New Zealand composer (1879–1941)

Erima Maewa Kaihau (1879 – 27 February 1941) was a New Zealand composer, pianist and music teacher, sometimes known as Louisa Maewa Molesworth. She is best known for her contributions to the song "Now Is the Hour", and composed several other popular songs in both Māori and English.

==Life and career==
Kaihau was born Louisa Flavell in Whangaroa to a French father and a Māori mother of Ngā Puhi descent. On her mother's side she was a descendant of Hōne Heke. In 1893, the family moved to Waiuku. In the late 1890s, she entered a customary marriage with Henare Kaihau, the Ngāti Te Ata leader and politician; their marriage was formalised in 1903. They had six daughters and two sons. After his death in 1920, she married Charles Molesworth. During their marriage she taught music and played the piano.
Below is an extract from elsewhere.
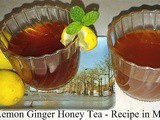 Tasty Lemon Ginger Honey Tea Recipe in Marathi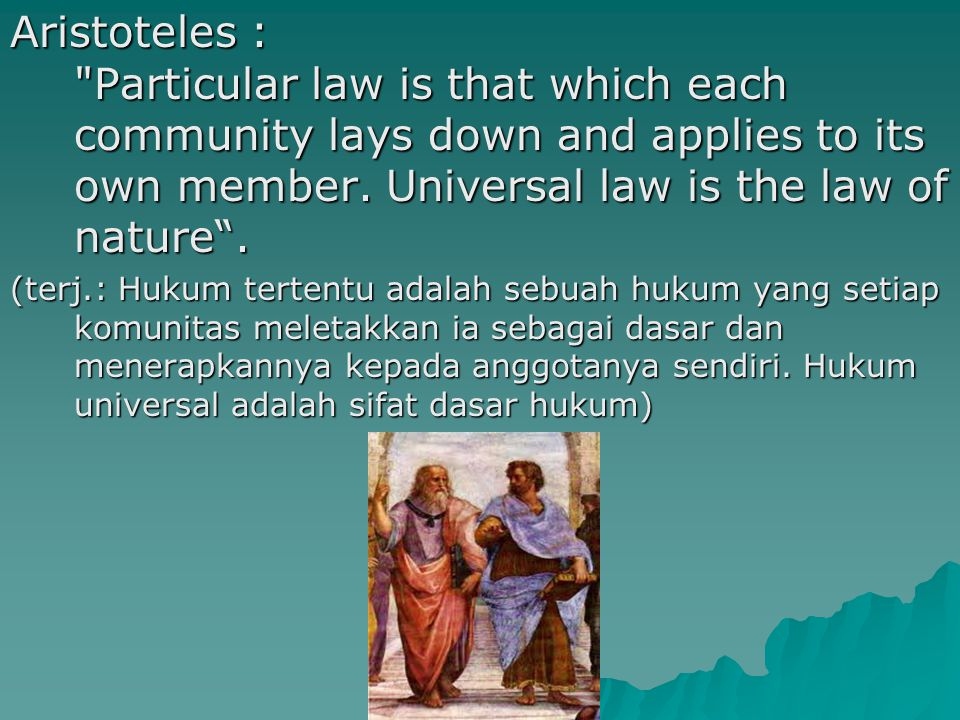 Aristoteles : Particular law is that which each community lays down and applies to its own member. Universal law is the law of nature .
She is best-known for the song "Haere Ra" or "Po Atarau", known in English as "Now Is the Hour". The song was adapted from an existing piano tune, "Swiss Cradle Song", published under the name of Clement Scott (thought to be Albert Bokhare Saunders). "Swiss Cradle Song" became popular in New Zealand through its use as a Māori farewell song titled "Po Atarau" during World War I. Kaihau refined the song in 1920, when her daughter was one of several young women performing for the Prince of Wales on a state visit. Kaihau rearranged the song, wrote additional lyrics in English and Māori for the women to perform, and renamed it "Now Is the Hour" or "Haere Ra". The song was published under the title "Haere Ra" and credited Kaihau for both lyrics and tune; following a dispute from the owner of "Swiss Cradle Song", later editions only attributed the words to Kaihau.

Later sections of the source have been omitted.